Reeling under the worst of floods in recent times, massive relief operations have been launched in Bihar to rehabilitate the victims. Food supplies are now being distributed to thousands of displaced people everyday.
For 60-year-old relief camp worker, Bhim Sharma, the day begins at 4 in the morning. He manages a kitchen for 10,000 flood victims. Here, food starts being served at 9 am and by the time its over, its 3 am the next morning.
“There’s no time to rest, the crowds are so huge. We do face difficulties sometimes,” said Bhim Sharma.
And for all that work, he is often at the receiving end of the anger and frustration of flood victims. What they don’t realise is that he too is a victim.
The flood drowned all his fields. But here, it’s a deluge of hungry people and no one has the patience.
Pankaj Rai is another relief camp worker, who spent a harrowing 10 days running away from the high water in Supaul district with his wife and three kids.
Now at the relief camp, he is trying to put the trauma behind him, working hard so that people don’t go hungry like he did.
“I told them I have nothing to fall back on, our chief here told us to join work. I meet others here, it feels better,” said Pankaj Rai.

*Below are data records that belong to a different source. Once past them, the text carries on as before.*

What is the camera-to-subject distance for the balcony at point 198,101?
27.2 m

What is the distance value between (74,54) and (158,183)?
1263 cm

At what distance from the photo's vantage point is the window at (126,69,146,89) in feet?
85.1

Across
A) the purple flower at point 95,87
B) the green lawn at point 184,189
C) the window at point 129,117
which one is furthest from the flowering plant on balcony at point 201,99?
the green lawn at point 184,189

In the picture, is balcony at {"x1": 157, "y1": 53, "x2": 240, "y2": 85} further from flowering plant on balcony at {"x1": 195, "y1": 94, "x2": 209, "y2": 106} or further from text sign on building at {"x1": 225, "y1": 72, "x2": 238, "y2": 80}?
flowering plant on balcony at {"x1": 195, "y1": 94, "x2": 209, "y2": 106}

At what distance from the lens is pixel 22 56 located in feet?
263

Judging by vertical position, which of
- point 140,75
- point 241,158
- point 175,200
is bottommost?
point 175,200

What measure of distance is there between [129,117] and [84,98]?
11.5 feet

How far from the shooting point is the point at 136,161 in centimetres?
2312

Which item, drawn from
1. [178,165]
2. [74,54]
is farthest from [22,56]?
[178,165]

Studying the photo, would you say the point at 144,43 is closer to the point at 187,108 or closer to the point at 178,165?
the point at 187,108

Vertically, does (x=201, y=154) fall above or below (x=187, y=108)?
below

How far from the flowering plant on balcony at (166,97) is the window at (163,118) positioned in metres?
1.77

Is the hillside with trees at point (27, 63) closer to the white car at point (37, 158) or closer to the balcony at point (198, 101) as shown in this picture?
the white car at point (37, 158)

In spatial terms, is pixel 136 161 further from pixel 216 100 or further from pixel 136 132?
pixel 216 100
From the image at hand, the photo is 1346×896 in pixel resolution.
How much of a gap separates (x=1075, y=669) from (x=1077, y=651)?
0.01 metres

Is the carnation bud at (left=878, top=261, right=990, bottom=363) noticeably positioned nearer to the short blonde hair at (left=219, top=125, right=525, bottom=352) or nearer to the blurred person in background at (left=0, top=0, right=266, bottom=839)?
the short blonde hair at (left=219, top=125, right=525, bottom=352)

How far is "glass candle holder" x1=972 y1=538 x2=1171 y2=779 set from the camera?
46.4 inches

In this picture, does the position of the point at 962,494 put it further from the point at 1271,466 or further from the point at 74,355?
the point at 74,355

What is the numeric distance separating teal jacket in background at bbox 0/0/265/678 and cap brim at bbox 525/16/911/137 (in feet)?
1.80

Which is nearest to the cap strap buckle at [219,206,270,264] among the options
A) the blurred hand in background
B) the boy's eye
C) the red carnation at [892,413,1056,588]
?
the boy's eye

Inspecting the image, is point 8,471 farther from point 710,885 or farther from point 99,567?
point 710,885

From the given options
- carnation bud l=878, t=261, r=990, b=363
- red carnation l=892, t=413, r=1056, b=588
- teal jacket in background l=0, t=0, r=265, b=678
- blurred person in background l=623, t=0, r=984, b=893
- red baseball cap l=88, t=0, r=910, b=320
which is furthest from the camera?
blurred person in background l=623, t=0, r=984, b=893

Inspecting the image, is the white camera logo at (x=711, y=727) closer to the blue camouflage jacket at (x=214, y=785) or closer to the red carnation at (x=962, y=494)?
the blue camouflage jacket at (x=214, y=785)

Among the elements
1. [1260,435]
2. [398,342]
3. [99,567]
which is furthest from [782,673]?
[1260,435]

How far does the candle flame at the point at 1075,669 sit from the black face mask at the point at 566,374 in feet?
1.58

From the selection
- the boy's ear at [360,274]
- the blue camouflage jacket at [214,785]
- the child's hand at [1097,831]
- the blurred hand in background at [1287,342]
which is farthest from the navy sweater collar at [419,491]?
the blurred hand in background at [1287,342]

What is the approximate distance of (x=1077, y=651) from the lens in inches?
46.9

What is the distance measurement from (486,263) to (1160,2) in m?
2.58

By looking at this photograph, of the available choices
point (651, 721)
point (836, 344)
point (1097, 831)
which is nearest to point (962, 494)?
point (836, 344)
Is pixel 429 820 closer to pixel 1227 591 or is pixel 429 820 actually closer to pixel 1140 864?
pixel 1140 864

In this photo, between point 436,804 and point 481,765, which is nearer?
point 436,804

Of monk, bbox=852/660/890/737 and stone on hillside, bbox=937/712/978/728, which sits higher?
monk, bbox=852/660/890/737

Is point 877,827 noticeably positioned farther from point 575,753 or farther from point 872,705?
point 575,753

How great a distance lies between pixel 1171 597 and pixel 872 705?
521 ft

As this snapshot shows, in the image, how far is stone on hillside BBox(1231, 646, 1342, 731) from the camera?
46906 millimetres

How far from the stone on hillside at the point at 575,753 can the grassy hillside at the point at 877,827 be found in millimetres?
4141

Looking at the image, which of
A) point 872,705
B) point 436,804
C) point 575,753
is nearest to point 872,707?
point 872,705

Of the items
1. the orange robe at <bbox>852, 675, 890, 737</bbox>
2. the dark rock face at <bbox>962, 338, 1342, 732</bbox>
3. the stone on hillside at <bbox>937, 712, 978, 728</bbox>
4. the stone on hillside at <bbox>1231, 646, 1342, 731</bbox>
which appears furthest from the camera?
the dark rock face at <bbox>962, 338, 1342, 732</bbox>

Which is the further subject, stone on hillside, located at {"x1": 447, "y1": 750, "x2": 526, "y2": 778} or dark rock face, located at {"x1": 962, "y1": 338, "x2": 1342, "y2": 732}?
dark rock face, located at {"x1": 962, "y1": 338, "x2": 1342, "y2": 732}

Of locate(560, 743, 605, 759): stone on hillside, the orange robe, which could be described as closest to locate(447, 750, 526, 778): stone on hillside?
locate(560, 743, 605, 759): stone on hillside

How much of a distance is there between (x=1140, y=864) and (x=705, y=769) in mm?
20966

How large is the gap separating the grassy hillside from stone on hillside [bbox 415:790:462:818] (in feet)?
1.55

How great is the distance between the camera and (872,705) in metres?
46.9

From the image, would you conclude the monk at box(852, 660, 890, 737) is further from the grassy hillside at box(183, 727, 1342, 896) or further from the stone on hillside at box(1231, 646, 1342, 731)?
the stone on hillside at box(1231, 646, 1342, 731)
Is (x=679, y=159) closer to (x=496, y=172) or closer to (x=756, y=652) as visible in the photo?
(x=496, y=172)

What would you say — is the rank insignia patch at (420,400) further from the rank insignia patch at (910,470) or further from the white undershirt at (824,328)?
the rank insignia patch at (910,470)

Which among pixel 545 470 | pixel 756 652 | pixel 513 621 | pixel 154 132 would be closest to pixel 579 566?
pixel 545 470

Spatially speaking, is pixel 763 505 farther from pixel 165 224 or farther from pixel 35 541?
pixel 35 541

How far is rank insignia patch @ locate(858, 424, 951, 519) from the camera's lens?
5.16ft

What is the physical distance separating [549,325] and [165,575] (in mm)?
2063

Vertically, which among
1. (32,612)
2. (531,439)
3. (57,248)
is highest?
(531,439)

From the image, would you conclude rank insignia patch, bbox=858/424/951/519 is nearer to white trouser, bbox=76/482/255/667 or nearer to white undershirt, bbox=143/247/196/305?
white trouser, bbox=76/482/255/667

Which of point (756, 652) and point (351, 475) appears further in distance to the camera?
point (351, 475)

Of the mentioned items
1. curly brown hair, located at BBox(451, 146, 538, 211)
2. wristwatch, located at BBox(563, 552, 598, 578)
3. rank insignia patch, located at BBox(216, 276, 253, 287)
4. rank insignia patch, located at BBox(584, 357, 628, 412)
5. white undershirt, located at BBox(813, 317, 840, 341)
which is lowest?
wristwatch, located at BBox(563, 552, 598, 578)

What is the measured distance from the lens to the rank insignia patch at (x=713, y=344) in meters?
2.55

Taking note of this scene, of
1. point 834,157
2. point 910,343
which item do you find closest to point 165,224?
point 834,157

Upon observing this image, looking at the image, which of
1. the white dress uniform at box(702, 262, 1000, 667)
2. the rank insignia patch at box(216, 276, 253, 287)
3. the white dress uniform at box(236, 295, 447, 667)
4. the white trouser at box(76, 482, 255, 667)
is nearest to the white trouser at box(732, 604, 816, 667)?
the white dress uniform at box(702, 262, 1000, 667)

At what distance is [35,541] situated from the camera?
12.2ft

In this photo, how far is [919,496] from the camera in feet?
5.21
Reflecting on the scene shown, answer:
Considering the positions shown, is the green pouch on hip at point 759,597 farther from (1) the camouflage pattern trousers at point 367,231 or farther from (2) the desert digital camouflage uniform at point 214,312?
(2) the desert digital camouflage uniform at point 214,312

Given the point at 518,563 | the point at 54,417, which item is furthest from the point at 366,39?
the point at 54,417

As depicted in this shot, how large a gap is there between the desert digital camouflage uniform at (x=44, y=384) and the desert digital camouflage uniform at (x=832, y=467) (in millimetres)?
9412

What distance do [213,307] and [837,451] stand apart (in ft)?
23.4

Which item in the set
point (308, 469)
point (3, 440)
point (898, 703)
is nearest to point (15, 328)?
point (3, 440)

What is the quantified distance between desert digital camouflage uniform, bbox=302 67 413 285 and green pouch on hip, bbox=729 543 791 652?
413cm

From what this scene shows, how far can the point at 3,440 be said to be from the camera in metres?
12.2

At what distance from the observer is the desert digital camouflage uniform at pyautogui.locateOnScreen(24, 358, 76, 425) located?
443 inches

The scale of the operation is staggering on an average a 1000 to 1500 kilos of rice, as much vegetable and about 10 cylinders of gas gets consumed everyday.
Food the most basic need and also the most widely criticised aspect of relief operations in Bihar but when we look at the other side of the fence an extraordinary tale unfolds of what it takes to put together these mamoth kitchens.